* EXCERPTED TEXT
######

The Cat API needs a database to persist information about cats permanently, so that users don't lose their data when the server restarts.

Your mission, should you choose to accept it, is to spike into determining what needs to be done to setup a SQL database for your Cat API project. This is a common thing to do when there are technical uncertainties, and will allow us to better define the app's requirements.

App Requirements

  1. Information must be persisted in a database so that user data is available when the Express.js server is restarted
  2. The database should be a relational database rather than Nosql because our data schema (cats and breeds) is well defined and unlikely to change
  3. The database should be lightweight in terms of performance and easy to operate

Sqlite is a good choice which fulfills all the above requirements. In a production project you might end up picking another database from this list depending on your project's needs.

######

* REQUIREMENTS
**A.** Summarize the Cat API passage in two sentences.
**B.** Quote the stretch of the Cat API passage from "Your mission, should" through "your project's needs.".
**C.** According to the Cat API passage, why should the database be relational rather than Nosql?

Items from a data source

######

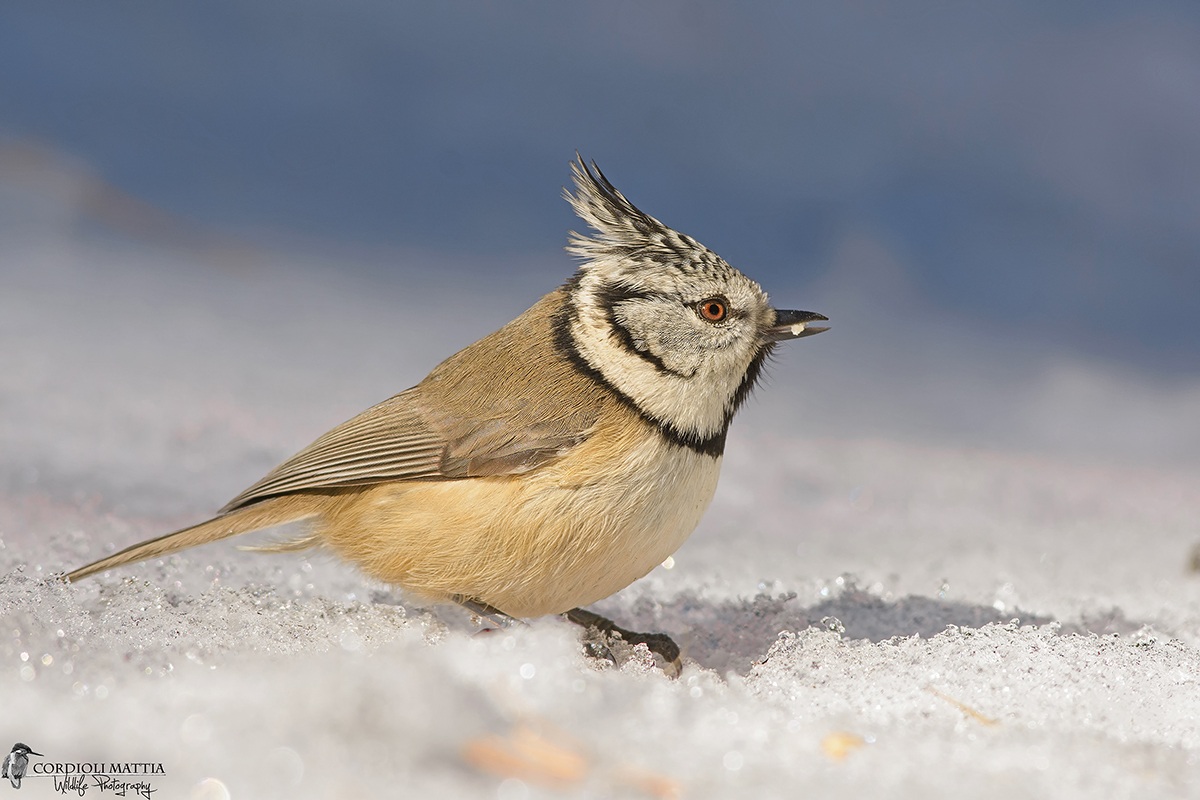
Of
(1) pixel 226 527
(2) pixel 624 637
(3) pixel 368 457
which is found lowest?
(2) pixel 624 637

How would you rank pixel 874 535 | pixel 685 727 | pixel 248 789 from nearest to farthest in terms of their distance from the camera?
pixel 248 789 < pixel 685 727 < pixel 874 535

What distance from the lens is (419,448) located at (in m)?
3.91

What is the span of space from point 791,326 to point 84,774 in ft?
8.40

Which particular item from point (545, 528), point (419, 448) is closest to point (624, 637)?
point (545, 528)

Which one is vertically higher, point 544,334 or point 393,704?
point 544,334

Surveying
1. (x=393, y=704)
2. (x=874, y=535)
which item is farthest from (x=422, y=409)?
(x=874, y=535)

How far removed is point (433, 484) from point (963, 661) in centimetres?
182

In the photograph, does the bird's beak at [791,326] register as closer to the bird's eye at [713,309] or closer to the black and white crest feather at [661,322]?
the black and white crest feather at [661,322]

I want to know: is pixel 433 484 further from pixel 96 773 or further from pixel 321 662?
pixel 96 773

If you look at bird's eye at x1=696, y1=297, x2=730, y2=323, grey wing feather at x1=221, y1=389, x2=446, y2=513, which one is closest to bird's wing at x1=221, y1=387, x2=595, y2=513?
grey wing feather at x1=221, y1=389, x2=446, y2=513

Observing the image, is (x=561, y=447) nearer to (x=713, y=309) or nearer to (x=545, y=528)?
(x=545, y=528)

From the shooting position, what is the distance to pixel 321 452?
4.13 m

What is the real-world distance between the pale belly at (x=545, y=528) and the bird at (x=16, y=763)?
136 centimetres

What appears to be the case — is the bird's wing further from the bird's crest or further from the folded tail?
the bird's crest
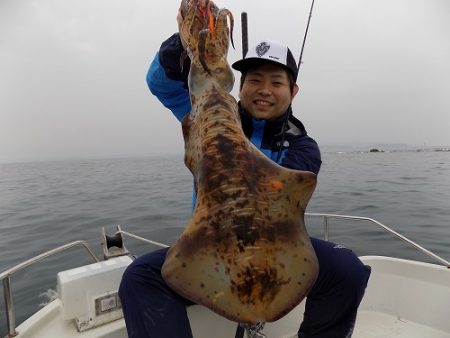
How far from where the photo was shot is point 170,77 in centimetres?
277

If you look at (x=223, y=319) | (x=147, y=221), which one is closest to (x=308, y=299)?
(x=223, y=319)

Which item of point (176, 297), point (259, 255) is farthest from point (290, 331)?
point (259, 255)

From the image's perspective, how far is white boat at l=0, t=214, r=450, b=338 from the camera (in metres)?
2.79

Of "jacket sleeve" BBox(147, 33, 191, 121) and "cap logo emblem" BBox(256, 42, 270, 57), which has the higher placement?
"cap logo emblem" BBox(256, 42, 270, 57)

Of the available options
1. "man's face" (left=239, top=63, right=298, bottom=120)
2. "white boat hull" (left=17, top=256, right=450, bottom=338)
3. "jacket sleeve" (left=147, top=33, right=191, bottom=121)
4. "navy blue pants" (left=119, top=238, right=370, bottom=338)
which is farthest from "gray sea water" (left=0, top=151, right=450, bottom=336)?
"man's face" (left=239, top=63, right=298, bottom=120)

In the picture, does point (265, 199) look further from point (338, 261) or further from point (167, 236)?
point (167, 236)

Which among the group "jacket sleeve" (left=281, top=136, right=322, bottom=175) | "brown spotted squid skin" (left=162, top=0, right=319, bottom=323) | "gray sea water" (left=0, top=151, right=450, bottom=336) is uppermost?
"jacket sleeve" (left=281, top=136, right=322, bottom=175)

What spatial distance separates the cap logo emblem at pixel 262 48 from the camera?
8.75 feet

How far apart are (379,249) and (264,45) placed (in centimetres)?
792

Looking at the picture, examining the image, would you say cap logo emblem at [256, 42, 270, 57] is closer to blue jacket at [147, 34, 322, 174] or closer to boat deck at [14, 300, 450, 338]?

######

* OUTPUTS FOR THE TASKS
**A.** The Cat API needs a database so that cat information persists when the server restarts, and the mission is to spike into what setting up a SQL database for the project involves. The requirements call for data to survive Express.js server restarts, a relational database rather than Nosql because the cats-and-breeds schema is well defined, and a lightweight, easy-to-operate option, all of which Sqlite fulfills.

**B.**
Your mission, should you choose to accept it, is to spike into determining what needs to be done to setup a SQL database for your Cat API project. This is a common thing to do when there are technical uncertainties, and will allow us to better define the app's requirements.

App Requirements

  1. Information must be persisted in a database so that user data is available when the Express.js server is restarted
  2. The database should be a relational database rather than Nosql because our data schema (cats and breeds) is well defined and unlikely to change
  3. The database should be lightweight in terms of performance and easy to operate

Sqlite is a good choice which fulfills all the above requirements. In a production project you might end up picking another database from this list depending on your project's needs.

**C.** The data schema of cats and breeds is well defined and unlikely to change.